** Start Selected text **

94. In the instant case, we find that it was the two stockbrokers who came forward with an application to get P2P connectivity through Sampark and, thus, on this short point, the question of NSE inducing W2W or GKN to subscribe to the co-location facility with the promise of faster access does not arise.

95. As we have already held that there is no relevancy of the latency advantage from P2P connectivity as no trading or live data was transmitted on these lines and, therefore, the question of NSE facilitating laying of cable, etc. and, therefore, depicting fraudulent or unfair trade practices does not arise.

96. We have also found that due diligence was not carried out by NSE while allowing Sampark to provide P2P connectivity without finding as to whether Sampark had a valid license for that purpose. We have held that there was lack of due diligence and, thus, 75 negligence on the part of NSE. Lack of due diligence and / or negligence cannot amount to fraud as defined under Regulation 2(c) unless there is evidence to show that there was a deliberate intention on the part of NSE to commit a fraud by misrepresentation or by concealment of fact or by such act or omission under any other law specifically declares it to be fraudulent. In the absence of any such evidence, we are of the opinion that the charge of fraud under Regulations 3 and 4 of the PFUTP Regulations read with Section 12A of the SEBI Act is not proved.

97. This leads us on the last issue relating to disgorgement. The WTM has directed NSE to disgorge a sum of Rs. 62.58 crore alongwith interest at the rate of 12% p. a. from September 11, 2015 till the date of the actual payment. Other directions under Section 11 and 11B of the SEBI Act were also passed. Since we have already held that no violation was committed under Regulation 3 and 4 of the PFUTP Regulations and Section 12A of the SEBI Act, and we have also found that NSE has not violated Regulation 41(2) of the SECC Regulations, therefore, the question of disgorgement does not arise.

** End Selected text **
** Start Extracted data **

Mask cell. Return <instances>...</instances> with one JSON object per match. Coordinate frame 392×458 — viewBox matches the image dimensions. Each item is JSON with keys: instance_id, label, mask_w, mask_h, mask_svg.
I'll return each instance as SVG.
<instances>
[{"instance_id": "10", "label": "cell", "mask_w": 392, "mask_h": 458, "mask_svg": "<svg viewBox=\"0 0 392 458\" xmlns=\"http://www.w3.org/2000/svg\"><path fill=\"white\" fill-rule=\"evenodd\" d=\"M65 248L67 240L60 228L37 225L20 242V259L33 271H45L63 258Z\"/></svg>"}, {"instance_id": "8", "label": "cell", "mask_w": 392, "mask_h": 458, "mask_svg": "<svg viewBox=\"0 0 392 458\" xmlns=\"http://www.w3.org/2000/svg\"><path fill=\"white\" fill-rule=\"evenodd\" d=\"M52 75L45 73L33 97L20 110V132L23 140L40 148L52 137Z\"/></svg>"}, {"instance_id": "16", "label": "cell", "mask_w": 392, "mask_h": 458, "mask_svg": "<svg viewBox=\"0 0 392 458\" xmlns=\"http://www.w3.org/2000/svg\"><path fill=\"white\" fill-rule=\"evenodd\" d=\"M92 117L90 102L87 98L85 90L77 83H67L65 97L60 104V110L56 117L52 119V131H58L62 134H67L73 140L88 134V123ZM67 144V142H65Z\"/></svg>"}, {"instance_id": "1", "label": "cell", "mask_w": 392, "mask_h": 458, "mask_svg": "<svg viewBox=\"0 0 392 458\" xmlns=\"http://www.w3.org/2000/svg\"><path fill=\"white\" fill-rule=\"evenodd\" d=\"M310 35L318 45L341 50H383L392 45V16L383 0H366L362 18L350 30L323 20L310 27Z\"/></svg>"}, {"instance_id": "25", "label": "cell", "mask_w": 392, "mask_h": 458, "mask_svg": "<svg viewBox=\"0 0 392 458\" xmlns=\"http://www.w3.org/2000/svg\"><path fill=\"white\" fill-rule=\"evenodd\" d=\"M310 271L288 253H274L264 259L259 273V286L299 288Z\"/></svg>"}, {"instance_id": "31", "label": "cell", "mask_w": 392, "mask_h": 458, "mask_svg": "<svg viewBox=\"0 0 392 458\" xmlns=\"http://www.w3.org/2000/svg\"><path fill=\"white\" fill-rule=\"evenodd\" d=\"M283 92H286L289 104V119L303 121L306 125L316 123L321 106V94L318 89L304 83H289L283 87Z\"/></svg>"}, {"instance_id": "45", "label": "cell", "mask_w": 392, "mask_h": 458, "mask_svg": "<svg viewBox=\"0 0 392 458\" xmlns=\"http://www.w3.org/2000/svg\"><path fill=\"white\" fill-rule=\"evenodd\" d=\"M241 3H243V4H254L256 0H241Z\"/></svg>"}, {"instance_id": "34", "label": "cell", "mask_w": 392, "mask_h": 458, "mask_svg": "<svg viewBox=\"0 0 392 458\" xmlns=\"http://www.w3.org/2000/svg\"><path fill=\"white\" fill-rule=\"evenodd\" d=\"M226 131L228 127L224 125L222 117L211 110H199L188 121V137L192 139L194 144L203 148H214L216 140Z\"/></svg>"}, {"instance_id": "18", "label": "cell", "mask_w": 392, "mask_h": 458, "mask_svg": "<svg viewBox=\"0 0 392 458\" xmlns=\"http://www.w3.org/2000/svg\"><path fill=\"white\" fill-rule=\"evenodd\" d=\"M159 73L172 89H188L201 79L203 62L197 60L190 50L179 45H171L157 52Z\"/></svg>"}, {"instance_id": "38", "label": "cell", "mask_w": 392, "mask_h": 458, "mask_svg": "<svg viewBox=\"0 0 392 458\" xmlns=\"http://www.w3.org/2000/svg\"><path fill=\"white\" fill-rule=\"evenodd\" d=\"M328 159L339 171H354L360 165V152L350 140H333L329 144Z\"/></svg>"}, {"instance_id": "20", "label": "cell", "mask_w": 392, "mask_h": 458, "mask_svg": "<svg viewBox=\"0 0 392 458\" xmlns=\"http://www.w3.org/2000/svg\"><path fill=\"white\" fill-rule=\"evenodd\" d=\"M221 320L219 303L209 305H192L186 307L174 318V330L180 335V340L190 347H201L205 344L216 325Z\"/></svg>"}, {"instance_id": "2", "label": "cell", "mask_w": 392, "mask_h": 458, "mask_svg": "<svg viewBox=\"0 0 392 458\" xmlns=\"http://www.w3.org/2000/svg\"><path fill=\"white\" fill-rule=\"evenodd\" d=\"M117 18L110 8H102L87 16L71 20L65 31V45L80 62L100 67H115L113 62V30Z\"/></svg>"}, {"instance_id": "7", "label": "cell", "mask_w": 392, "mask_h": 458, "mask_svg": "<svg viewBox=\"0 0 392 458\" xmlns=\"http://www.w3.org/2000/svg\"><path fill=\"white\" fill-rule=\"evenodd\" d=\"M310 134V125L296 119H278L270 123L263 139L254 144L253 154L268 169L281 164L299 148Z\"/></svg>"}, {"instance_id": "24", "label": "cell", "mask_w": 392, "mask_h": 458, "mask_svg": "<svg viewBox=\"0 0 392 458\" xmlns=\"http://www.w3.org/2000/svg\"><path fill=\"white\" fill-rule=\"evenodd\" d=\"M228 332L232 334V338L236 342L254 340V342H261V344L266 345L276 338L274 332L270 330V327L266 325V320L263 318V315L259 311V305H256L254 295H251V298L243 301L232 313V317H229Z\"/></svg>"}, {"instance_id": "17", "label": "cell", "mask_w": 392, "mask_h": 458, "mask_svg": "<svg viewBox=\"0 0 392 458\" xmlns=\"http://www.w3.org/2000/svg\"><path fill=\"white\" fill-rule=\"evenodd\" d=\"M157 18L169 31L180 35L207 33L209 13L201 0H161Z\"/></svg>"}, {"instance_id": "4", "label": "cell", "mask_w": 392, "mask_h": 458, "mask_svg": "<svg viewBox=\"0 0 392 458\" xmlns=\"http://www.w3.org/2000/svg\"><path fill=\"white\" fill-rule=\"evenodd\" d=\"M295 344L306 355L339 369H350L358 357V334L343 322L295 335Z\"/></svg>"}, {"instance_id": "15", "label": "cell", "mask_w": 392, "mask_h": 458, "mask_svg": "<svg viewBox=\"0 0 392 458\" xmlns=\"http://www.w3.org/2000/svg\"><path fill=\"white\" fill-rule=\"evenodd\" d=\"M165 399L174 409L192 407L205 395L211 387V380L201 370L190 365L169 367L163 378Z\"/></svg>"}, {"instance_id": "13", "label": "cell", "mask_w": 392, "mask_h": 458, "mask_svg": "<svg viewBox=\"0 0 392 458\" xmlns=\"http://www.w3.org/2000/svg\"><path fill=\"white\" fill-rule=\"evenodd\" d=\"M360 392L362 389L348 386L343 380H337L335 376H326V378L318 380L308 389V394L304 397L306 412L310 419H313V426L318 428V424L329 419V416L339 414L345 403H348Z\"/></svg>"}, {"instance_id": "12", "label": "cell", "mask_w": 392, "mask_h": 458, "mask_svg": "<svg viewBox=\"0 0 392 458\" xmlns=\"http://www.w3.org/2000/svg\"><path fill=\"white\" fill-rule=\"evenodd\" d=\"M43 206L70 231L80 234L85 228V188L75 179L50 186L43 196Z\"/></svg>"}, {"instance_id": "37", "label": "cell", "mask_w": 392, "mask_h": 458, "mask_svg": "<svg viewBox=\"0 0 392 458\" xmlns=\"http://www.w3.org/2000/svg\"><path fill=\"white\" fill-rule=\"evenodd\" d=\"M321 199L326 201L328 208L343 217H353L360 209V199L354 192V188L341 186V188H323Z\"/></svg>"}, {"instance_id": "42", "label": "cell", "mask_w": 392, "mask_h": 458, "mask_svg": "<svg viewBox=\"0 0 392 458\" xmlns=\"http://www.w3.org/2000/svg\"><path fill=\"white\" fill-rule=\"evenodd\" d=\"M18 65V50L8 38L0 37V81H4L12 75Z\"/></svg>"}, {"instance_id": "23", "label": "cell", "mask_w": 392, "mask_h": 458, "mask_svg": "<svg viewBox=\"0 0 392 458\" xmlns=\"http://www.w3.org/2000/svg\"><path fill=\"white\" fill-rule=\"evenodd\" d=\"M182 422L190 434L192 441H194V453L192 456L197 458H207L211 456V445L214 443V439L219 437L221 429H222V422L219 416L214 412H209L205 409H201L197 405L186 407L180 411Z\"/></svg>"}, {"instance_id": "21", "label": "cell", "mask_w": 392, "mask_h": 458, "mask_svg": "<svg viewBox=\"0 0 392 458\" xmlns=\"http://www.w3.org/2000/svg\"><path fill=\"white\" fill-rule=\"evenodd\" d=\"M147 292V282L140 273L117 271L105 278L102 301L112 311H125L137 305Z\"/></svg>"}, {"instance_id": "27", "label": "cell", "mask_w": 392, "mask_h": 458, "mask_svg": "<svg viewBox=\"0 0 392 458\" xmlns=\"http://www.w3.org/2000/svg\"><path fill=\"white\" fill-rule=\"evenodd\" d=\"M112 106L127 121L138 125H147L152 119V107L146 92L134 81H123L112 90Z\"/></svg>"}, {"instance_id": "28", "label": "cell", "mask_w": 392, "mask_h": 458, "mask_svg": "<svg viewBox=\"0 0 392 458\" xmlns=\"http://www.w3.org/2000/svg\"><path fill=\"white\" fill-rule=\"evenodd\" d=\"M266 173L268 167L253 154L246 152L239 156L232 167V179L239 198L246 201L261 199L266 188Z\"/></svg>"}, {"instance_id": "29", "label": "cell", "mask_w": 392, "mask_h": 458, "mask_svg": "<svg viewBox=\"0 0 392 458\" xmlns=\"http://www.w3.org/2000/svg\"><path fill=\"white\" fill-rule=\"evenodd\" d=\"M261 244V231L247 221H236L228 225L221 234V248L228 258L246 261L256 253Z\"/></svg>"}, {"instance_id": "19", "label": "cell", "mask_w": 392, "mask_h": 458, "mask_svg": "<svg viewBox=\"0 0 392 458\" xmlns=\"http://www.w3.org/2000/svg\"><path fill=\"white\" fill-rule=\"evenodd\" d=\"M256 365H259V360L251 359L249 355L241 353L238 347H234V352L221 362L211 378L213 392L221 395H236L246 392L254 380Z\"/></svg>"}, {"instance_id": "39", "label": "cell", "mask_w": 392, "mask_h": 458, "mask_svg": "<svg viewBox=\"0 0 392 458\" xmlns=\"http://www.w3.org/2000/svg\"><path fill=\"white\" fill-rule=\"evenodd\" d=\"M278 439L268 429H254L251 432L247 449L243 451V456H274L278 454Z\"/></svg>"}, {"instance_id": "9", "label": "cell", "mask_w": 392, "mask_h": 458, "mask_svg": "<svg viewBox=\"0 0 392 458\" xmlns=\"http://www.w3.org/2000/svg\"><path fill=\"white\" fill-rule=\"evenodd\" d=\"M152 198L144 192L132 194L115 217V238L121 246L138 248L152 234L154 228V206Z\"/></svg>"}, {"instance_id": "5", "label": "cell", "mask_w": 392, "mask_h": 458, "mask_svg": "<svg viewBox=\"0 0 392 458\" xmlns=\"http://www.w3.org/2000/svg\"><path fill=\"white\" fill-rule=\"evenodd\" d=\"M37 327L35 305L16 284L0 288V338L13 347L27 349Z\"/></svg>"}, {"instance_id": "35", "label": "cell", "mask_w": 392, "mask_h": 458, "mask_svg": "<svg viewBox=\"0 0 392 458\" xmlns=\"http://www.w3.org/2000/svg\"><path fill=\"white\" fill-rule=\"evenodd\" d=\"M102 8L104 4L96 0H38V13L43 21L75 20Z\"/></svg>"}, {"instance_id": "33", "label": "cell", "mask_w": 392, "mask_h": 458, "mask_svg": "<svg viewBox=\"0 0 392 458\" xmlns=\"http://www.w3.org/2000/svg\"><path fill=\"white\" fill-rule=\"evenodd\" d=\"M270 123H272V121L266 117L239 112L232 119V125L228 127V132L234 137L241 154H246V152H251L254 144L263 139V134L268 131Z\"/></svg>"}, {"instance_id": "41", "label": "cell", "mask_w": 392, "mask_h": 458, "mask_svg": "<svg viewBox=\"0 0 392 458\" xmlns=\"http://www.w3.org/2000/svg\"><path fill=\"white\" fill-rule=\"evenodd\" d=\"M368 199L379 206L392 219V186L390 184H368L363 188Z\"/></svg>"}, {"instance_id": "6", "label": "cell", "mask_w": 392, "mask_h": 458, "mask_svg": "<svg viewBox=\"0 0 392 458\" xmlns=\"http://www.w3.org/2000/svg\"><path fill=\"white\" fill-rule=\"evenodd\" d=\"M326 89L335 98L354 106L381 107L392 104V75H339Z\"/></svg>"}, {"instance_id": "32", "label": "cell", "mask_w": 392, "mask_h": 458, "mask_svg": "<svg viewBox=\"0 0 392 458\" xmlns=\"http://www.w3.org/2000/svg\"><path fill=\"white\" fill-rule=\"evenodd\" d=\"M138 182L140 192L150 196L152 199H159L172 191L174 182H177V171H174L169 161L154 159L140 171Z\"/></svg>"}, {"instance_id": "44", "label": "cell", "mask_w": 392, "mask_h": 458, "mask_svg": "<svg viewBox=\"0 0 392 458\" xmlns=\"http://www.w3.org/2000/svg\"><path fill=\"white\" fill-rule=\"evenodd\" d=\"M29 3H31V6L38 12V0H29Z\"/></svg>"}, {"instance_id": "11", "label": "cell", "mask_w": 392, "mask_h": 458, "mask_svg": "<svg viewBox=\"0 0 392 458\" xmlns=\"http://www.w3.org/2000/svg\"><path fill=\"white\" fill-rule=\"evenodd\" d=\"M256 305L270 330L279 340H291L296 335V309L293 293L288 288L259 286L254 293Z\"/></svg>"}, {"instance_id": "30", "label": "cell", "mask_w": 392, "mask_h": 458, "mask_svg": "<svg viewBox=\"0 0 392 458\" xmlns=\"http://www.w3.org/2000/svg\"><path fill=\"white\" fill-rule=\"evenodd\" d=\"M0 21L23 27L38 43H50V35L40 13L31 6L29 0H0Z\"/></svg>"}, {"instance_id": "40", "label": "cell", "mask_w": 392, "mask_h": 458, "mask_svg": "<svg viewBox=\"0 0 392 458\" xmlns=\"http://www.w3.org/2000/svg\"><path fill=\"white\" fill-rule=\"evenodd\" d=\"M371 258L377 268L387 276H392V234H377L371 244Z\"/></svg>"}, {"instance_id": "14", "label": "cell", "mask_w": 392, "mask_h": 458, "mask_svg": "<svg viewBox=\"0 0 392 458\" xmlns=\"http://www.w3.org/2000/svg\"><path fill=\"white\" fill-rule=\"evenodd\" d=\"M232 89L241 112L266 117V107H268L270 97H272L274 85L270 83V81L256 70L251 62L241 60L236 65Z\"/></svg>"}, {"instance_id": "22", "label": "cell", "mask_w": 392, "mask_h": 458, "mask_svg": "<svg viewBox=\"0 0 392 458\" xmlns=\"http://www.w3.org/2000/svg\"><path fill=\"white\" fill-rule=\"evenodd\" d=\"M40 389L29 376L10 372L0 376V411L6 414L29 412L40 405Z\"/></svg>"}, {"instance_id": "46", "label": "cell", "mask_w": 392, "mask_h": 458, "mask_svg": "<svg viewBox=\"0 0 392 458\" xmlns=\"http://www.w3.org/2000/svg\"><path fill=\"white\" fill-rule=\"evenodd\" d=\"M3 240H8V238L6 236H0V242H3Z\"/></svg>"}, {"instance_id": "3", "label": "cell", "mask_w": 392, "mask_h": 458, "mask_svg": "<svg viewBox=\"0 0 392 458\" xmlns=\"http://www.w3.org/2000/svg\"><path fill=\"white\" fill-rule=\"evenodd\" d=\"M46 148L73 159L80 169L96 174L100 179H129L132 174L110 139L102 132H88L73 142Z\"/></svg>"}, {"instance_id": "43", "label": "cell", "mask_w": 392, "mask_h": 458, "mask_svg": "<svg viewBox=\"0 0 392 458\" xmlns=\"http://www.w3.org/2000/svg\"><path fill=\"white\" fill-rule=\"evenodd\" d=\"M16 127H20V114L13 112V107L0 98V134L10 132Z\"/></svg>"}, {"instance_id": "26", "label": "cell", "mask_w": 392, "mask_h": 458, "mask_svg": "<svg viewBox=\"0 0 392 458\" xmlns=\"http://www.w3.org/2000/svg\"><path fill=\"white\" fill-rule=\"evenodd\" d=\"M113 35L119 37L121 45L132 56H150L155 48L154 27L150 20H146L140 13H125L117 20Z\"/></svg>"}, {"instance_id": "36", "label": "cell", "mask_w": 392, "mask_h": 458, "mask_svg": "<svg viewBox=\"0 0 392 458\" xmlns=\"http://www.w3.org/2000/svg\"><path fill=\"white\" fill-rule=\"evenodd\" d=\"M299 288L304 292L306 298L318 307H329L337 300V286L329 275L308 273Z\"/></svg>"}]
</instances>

** End Extracted data **

### Given exercise
Write the next part of the ruling on NSE's P2P connectivity and the disgorgement order, picking up after its final sentence. The data above has nothing to do with the ruling on NSE.

### Written reply
98. Even though Section 11 had no provision for disgorgement of an amount, the Supreme Court held that the powers given to SEBI under Section 11 included the powers to issue directions for disgorgement. However, Explanation to Section 11B was inserted by 76 Act No. 27 of 2014 which provided a direction for disgorgement of an amount equivalent to the wrongful gain or loss averted. For facility, the explanation to Section 11B is extracted hereunder :-

"11-B. Power to issue directions and levy penalty.
.............
Explanation . -- For the removal of doubts, it is hereby declared that the power to issue directions under this section shall include and always be deemed to have been included the power to direct any person, who made profit or averted loss by indulging in any transaction or activity in contravention of the provisions of this Act or regulations made thereunder, to disgorge an amount equivalent to the wrongful gain made or loss averted by such contravention."

99. From the above provision, it follows that any direction to disgorge must :

a. be made in relation to any transaction or activity;
b. such transaction or activity ought to be in contravention of the provisions of SEBI Act or the Regulations made thereunder;
c. the person directed to disgorge must have made profit or averted losses from such activity or transaction;
and 77 d. an amount equivalent to the "wrongful gain" made or "loss" averted by such contravention may be disgorged.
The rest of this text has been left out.